- [What this task involves]
In the news item on the Ewing sarcoma study, copy word for word the passage from "In Press: Henry" to "develops in patients.".

In Press: Henry Miller Publishes First Author Paper in MDPI Cancers
Researchers in the Greehey Children’s Cancer Research Institute recently published in MDPI Cancers as part of a special issue on Ewing sarcoma. Their study, titled “Reconstruction of Ewing Sarcoma Developmental Context from Mass-Scale Transcriptomics Reveals Characteristics of EWSR1-FLI1 Permissibility,” uses computational biology to answer fundamental questions about how Ewing sarcoma develops in patients.
Ewing sarcoma is a pediatric cancer typically caused by the fusion of the EWSR1 to the FLI1 gene. The EWSR1-FLI1 fusion drives cells to divide uncontrollably and form a tumor. However, researchers do not know in which type of cell this occurs.
“To understand how Ewing sarcoma forms in patients, many groups have tried to express the EWSR1-FLI1 fusion gene in different cell types to see if they could make a Ewing sarcoma tumor,” said Henry Miller, a student in the Integrated Biomedical Sciences program and first author on the paper.
“In most cases EWSR1-FLI1 expression is toxic to the cell. This raised the question of which kinds of tissues can actually become Ewing sarcoma and why.”
According to Miller, “Our analysis showed that both Ewing sarcoma and the cells which could express EWSR1-FLI1 share the ability to mediate conflicts between transcription and replication. Because transcription-replication conflicts lead to genomic stress, we believe this means that Ewing sarcoma can only arise from cell types that can mediate these conflicts.”
More importantly, this research uncovers new drug targets for treating Ewing sarcoma patients.
“We demonstrated that Ewing sarcoma depends heavily upon these transcription-replication mediating factors,” explained Miller, “and we see them as promising targets for new clinical therapies.”
The work of Miller and colleagues offers a new perspective on research in which computational biology plays a central role.

Stored items:
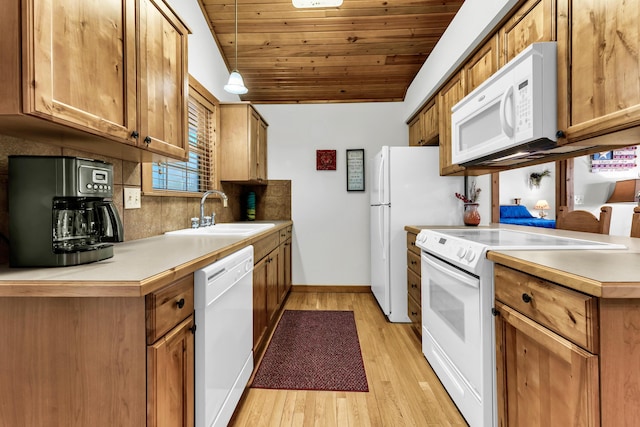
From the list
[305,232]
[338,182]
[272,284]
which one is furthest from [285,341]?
[338,182]

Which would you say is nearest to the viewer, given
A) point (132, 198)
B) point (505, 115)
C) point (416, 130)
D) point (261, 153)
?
point (505, 115)

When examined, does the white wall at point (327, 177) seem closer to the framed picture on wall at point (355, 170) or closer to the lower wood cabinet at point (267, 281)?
the framed picture on wall at point (355, 170)

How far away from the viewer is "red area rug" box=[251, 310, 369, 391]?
2021mm

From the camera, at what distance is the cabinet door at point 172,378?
0.91 metres

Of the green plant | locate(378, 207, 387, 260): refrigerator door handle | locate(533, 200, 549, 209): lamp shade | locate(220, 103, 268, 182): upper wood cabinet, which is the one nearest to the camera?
locate(378, 207, 387, 260): refrigerator door handle

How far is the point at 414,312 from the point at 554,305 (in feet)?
5.94

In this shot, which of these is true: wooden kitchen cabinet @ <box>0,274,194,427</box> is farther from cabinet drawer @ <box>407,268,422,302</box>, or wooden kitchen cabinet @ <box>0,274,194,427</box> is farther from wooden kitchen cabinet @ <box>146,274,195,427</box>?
cabinet drawer @ <box>407,268,422,302</box>

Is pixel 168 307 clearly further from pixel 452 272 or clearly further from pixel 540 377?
pixel 452 272

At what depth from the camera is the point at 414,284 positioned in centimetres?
273

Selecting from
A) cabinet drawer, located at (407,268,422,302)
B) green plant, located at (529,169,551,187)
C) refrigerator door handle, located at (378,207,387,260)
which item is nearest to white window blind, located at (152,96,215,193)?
refrigerator door handle, located at (378,207,387,260)

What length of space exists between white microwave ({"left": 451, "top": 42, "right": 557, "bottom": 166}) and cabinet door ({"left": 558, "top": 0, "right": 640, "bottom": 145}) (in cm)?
5

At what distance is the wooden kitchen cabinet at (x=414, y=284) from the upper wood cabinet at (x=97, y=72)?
6.18ft

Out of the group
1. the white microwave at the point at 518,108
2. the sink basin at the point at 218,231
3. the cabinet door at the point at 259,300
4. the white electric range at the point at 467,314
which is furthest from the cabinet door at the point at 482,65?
the cabinet door at the point at 259,300

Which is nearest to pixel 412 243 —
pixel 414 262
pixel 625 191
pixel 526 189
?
pixel 414 262
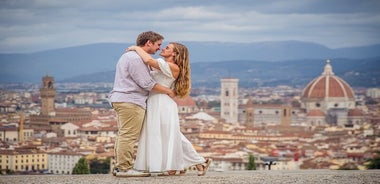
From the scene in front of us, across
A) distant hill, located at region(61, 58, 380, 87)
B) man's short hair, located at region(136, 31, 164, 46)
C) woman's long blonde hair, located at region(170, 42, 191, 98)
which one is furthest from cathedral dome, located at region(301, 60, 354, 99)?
man's short hair, located at region(136, 31, 164, 46)

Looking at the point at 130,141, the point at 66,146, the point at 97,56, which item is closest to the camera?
the point at 130,141

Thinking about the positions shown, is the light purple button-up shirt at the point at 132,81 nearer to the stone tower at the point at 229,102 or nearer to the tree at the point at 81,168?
the tree at the point at 81,168

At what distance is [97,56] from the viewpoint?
155 metres

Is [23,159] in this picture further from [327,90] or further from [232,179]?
[327,90]

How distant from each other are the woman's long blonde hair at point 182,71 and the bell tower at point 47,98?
2942 inches

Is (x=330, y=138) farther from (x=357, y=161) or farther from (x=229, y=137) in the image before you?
(x=357, y=161)

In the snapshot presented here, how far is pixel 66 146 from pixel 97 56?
320ft

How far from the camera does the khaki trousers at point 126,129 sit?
22.6 feet

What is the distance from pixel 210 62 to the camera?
541ft

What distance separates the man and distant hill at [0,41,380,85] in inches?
4012

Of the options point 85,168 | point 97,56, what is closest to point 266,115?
point 85,168

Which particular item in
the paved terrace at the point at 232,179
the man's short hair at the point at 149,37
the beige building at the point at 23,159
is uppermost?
the beige building at the point at 23,159

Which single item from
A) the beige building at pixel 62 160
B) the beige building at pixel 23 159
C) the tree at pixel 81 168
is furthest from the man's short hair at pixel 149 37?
the beige building at pixel 62 160

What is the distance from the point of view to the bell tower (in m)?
83.7
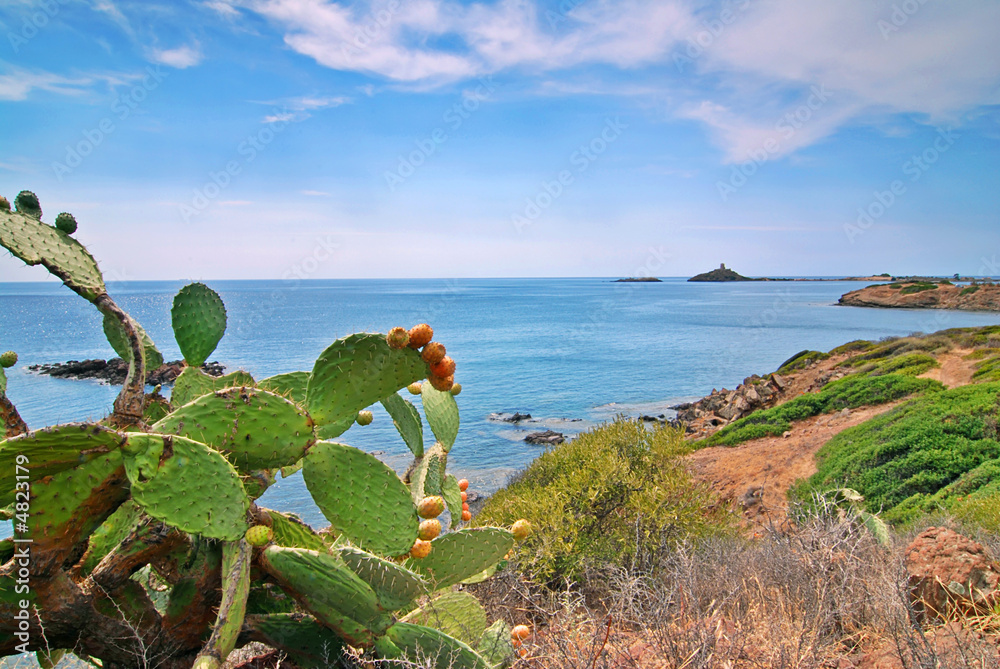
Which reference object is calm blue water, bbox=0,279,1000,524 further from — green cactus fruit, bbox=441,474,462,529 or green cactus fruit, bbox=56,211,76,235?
green cactus fruit, bbox=441,474,462,529

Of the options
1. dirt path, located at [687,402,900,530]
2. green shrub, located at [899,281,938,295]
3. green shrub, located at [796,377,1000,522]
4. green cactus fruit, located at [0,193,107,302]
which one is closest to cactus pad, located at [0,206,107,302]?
green cactus fruit, located at [0,193,107,302]

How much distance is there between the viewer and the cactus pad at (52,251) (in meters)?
2.32

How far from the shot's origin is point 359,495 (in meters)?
2.30

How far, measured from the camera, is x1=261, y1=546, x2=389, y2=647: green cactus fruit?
2.04m

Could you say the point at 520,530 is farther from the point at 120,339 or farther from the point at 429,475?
the point at 120,339

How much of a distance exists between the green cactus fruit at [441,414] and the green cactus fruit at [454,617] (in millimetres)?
899

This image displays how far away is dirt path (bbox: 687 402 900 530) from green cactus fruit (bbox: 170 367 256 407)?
9.34 metres

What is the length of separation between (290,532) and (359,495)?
0.36m

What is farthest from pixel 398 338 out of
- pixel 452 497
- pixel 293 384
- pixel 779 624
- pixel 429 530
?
pixel 779 624

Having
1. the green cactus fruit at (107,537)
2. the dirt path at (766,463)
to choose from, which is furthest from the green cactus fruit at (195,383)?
the dirt path at (766,463)

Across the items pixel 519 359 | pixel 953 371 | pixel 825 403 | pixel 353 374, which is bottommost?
pixel 519 359

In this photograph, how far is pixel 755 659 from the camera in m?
2.95

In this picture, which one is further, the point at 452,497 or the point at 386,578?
the point at 452,497

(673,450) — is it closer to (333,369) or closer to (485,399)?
(333,369)
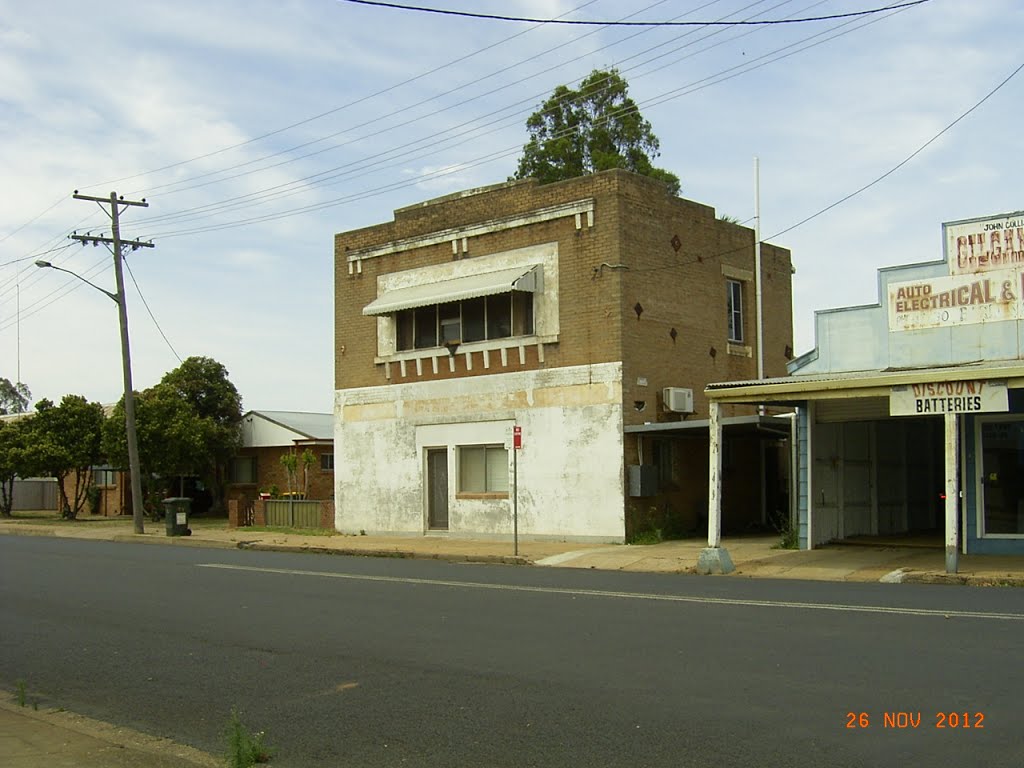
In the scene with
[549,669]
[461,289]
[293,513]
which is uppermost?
[461,289]

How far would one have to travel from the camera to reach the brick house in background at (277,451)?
40969 mm

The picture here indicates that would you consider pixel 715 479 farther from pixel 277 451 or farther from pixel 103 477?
pixel 103 477

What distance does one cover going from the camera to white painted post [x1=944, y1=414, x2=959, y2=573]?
1647cm

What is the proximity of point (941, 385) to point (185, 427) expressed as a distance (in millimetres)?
29530

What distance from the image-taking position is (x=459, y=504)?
89.1 ft

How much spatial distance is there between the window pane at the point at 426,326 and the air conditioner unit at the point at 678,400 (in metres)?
6.50

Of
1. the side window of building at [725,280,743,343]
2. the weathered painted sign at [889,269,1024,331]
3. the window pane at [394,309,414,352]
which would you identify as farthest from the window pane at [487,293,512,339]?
the weathered painted sign at [889,269,1024,331]

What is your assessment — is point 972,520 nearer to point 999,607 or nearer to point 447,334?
point 999,607

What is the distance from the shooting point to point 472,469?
2738 centimetres

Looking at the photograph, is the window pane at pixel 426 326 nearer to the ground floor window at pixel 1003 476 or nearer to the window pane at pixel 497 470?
the window pane at pixel 497 470

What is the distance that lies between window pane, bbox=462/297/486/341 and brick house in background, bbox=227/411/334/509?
46.3ft

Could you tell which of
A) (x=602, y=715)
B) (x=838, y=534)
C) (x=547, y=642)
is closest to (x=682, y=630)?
(x=547, y=642)

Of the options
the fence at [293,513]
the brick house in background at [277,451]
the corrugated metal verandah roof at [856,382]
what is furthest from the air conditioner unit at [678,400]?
the brick house in background at [277,451]

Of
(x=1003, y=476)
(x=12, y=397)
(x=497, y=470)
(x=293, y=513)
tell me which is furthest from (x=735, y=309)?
(x=12, y=397)
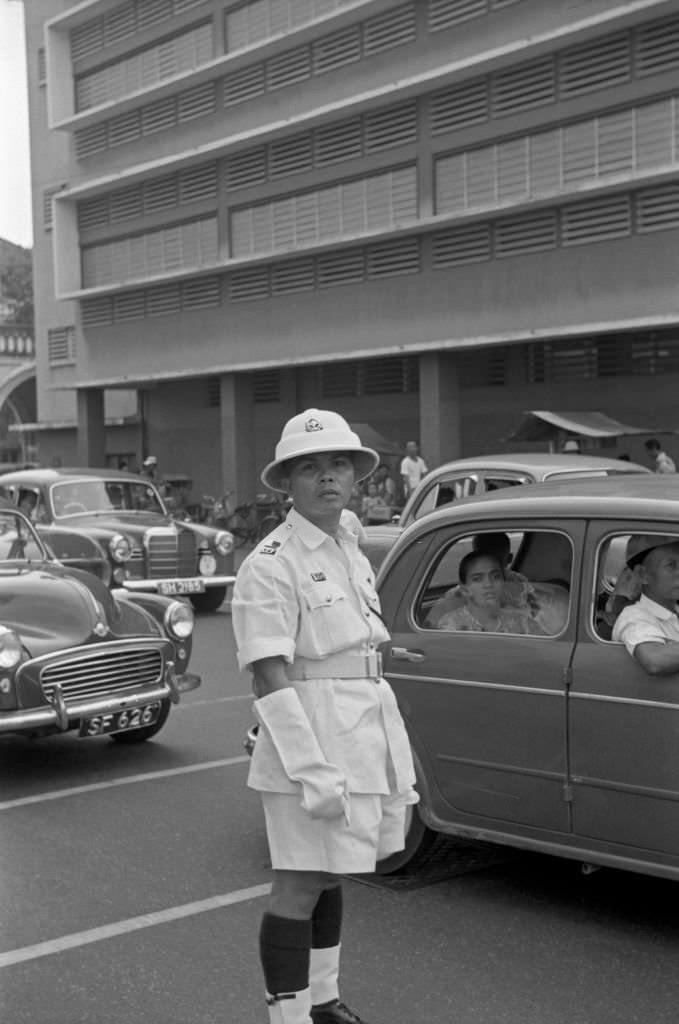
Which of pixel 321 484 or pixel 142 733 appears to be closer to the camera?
pixel 321 484

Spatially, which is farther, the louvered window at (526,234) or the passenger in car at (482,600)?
the louvered window at (526,234)

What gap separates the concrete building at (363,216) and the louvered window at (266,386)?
0.28 ft

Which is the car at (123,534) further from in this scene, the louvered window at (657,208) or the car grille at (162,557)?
the louvered window at (657,208)

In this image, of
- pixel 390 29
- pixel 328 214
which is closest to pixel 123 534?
pixel 328 214

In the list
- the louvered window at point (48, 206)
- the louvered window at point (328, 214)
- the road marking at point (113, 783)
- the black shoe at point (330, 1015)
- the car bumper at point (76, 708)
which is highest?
the louvered window at point (48, 206)

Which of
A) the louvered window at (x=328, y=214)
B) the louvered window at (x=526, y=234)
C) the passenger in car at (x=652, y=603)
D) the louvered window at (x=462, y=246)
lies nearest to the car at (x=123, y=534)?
the passenger in car at (x=652, y=603)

- [Finished task]
In Press: Henry Miller Publishes First Author Paper in MDPI Cancers
Researchers in the Greehey Children’s Cancer Research Institute recently published in MDPI Cancers as part of a special issue on Ewing sarcoma. Their study, titled “Reconstruction of Ewing Sarcoma Developmental Context from Mass-Scale Transcriptomics Reveals Characteristics of EWSR1-FLI1 Permissibility,” uses computational biology to answer fundamental questions about how Ewing sarcoma develops in patients.